La présidence Donald Trump

Macron et Trudeau : le front anti-Trump

MICHEL SCOTT
Publié le 3 juin 2017 à 12h39
Macron et Trudeau : le front anti-Trump

EDITO - En quelques jours, face à Donald Trump qui déjà n’incarnait plus le renouveau, un autre dynamisme, concurrent du premier, est venu lui faire de l’ombre. Celui porté par deux benjamins sur la scène internationale : Emmanuel Macron et Justin Trudeau.

La décision de Donald Trump de se retirer de l’accord de Paris sur le climat n’est pas seulement catastrophique pour l’environnement et  contre-productive pour l'économie  américaine à moyen terme. C’est aussi un mal nécessaire. Il faut sans doute en passer par les outrances d’une présidence Trump pour que se révèle au monde le chemin à suivre a contrario : sur le plan de la gouvernance mondiale, des politiques environnementales comme des alliances stratégiques.
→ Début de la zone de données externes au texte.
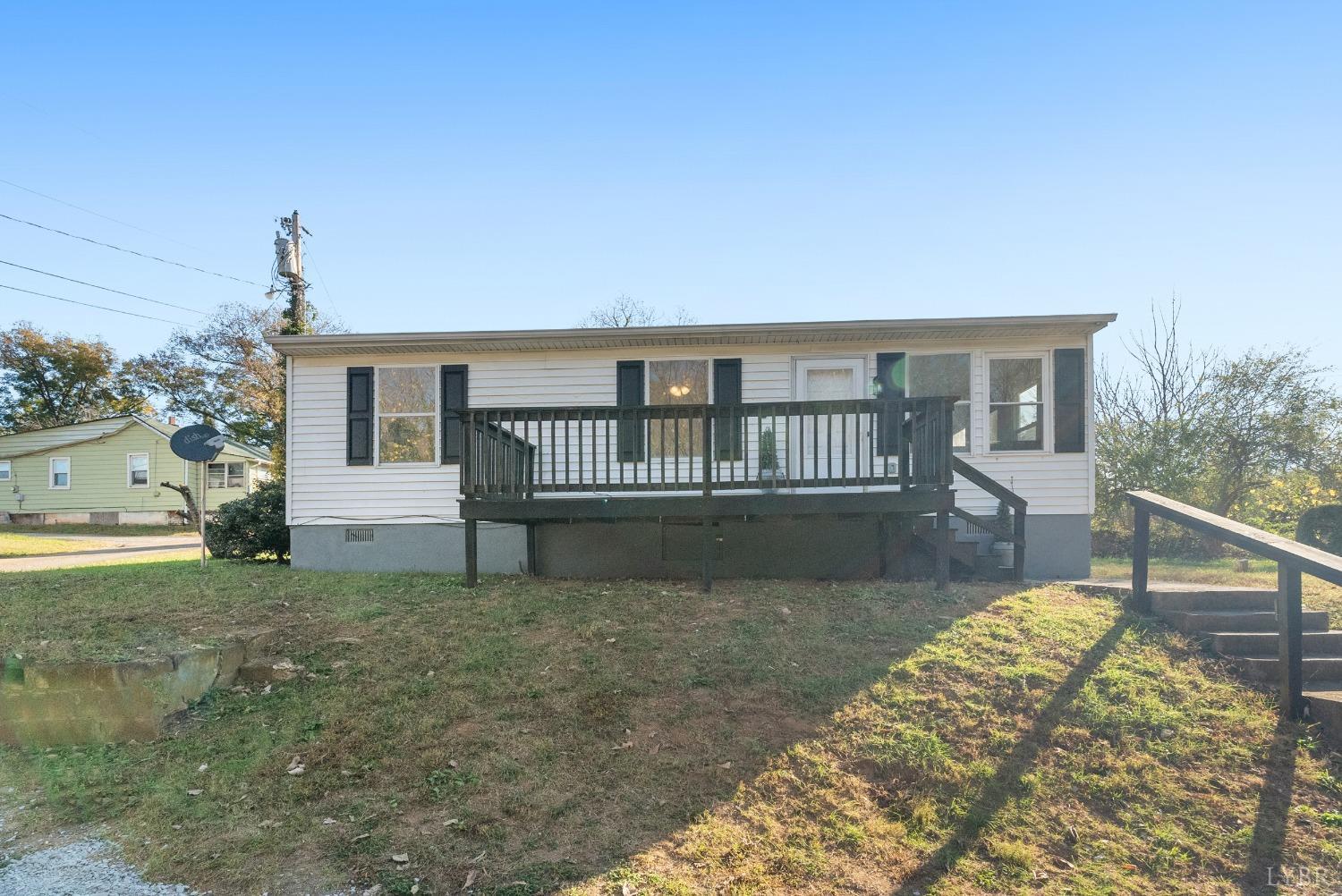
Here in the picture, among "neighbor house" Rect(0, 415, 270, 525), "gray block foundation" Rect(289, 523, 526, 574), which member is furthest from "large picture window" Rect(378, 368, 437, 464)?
"neighbor house" Rect(0, 415, 270, 525)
En quelques jours, face au milliardaire américain qui déjà n’incarnait plus le renouveau, un autre dynamisme, concurrent du premier, est venu lui faire de l’ombre. Au sommet de l’OTAN comme lors du G7 de Taormina, ce fut celui qu’incarnent désormais deux benjamins de la scène internationale qui n’ont pas froid aux yeux : Emmanuel Macron et Justin Trudeau.
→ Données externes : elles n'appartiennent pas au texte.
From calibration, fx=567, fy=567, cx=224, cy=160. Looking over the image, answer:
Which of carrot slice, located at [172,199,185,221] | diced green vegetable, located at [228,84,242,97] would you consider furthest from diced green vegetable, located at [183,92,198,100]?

L’aplomb avec lequel le premier a tenu tête au tonitruant locataire de la Maison Blanche (comme il l’a fait d’ailleurs également 3 jours plus tard avec celui du Kremlin) a relancé l’espoir éteint d’une Europe confiante dans ses valeurs et volontaire. Angela Merkel, forte de ce constat et considérant par ailleurs la sténose du lien transatlantique, a proclamé que l’UE ne devait plus compter que sur elle-même.
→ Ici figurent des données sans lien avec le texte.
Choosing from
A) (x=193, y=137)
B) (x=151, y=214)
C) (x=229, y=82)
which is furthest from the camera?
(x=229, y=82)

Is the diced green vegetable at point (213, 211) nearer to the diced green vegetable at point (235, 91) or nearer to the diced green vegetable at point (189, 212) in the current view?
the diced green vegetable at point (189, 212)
Oui, d’une certaine façon « Merci M. Trump » pour avoir favorisé sans le vouloir cette nécessaire prise de conscience

Michel Scott

Le second, a d’ores et déjà mis en œuvre à Ottawa l’antithèse du populisme porté au pouvoir à Washington. Par un pur fruit du hasard, il se trouve que son frère, Alexandre Trudeau (notre photo - crédit Kevin Lee), était de passage à Paris cette semaine. Au moment où Donald Trump décidait d’isoler encore un peu plus l’Amérique du reste du monde, le cadet du Premier ministre canadien (il a jour pour jour 2 ans de moins), venait présenter son livre sur ses pérégrinations en Chine (Barbarian Lost, Un Barbare en Chine dans son titre en français, aux Editions Paulsen). Un regard humble et lucide sur l’empire du Milieu par un voyageur occidental assoiffé d’échanges et de leçons de vie. La philosophie d’Alexandre Trudeau le porte à croire en un monde multipolaire dont les référents ne se situent plus uniquement sur les bords de la Tamise ou du Potomac mais aussi bien à Pékin, New Delhi et Lagos.

Alexandre Trudeau, frère du Premier ministre Justin Trudeau. - Crédit : Kevin Lee
Le livre d'Alexandre Trudeau - Un regard humble et lucide sur l’empire du Milieu par un voyageur occidental assoiffé d’échanges et de leçons de vie. - Editions Paulsen

Utopiste et exalté, le presque jumeau de Justin (il est né comme lui le jour de Noël) ne porte pas le poids des responsabilités comme son ainé. Mais comme lui, ou comme leur père avant eux, il est persuadé que nos sociétés ouvertes et libérales ont tout à gagner à dialoguer avec les nouvelles puissances émergentes. La Chine, qui n’en est déjà plus une, et détient le triste privilège d’être le premier pollueur de la planète, va devenir en l’occurrence et par la force des choses, le partenaire numéro un de l’Europe et du Canada pour sauver les acquis de la COP 21. Oui, d’une certaine façon « Merci M. Trump » pour avoir favorisé sans le vouloir cette nécessaire prise de conscience : les affaires du monde peuvent se décider ailleurs que dans votre bureau.